Monday, February 23, 2009

"Twilight:" Smell ya later!

Bad. Bad bad, worse worse, wrong and wroooong! I had the misfortune of being dragged to go see "Twilight" tonight, and I'm not sure I'm ever going to recover.
Normally, when I have to endure a movie that's genuinely just... THAT BAD... (American pie, Bring it on, etc) I just pretend that the movie was intended to be a satire, and I laugh my ass off at what I somehow manage to force myself to interpret as social irony. Failing that, I try to picture the silhouette of the movie's intellectual vacuum, and imagine what shape it most closely resembles - a turd, a steaming turd, a funny hat, or maybe the fat rolls of the weird guy who gropes himself on the local buses. The point is, I can turn a terrible, terrible movie into a fun experience.

... usually.

Oprah meets a made-for-tv's made-for-tv adaptation of an already bad, bad and more bad book in a worse, worse and worse genre of soulless, trashy romance books with a (generous) substance score ranging from -1 to the vicinity of negative infinity.
That's how I would describe the BEST PARTS of this flick (none of which I could possibly cite... because they don't exist).
The movie was an intersection of painfully adolescent fantasies stacked in layers of increasing idiocy, and I'm still a little uncertain as to whether or not it was real or imagined - as it was more like something that would result from a nightmare about the end of human intelligence.
Speaking of imagined, every time an actor opened its mouth, I was forced to imagine them fighting to hold back their own sad laughter at the sheer inanity of their own lines and the utterly impossibly dreadful scenes (the worst cliches would've been a welcome respite); I would then question whether or not I really imagined it at all. I think I might've actually suffered intellectual apnea a few times and blacked out; I can only hope it was my brain's natural defense system kicking in and saving me from the worse-er-est parts.

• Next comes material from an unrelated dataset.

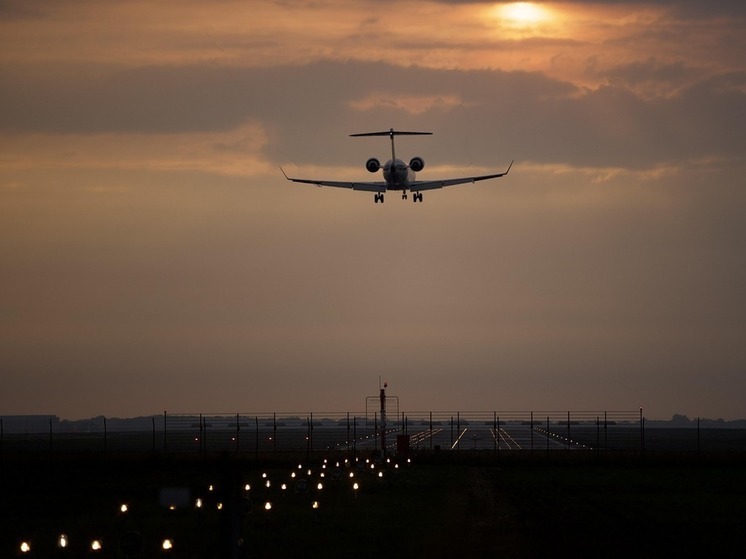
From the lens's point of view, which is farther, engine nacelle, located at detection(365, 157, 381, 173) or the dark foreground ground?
engine nacelle, located at detection(365, 157, 381, 173)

I have very little faith in the common person's ability to resist inane fantasies - but I honestly am surprised that ANY human being can buy into something which makes little green men in lipstick and leg warmers seem like a mathematical fact in comparison.

I am genuinely slightly more scared of humanity because this movie exists.

If I had had to watch just 1 more minute of that ... that... THAT, I would've had no choice but to suffer a pre-emptive psychotic break - and would now be on a baby-eating binge, or maybe finger-painting South Park cartoons on my walls and body--and other peoples' walls and bodies--with my feces.

AHHHHHHHHHHHHHHHHHHHHHHHHHHHHHHHHHHHHHHHHHHHHHHHHHHHHHHHHHHHHHHHHHHHHHHHHHHHHHHHHHHHH!!!!!

This is your brain: O
This is your brain on drugs: o
T?i??is?y??r?_____?o??T?il??ht???????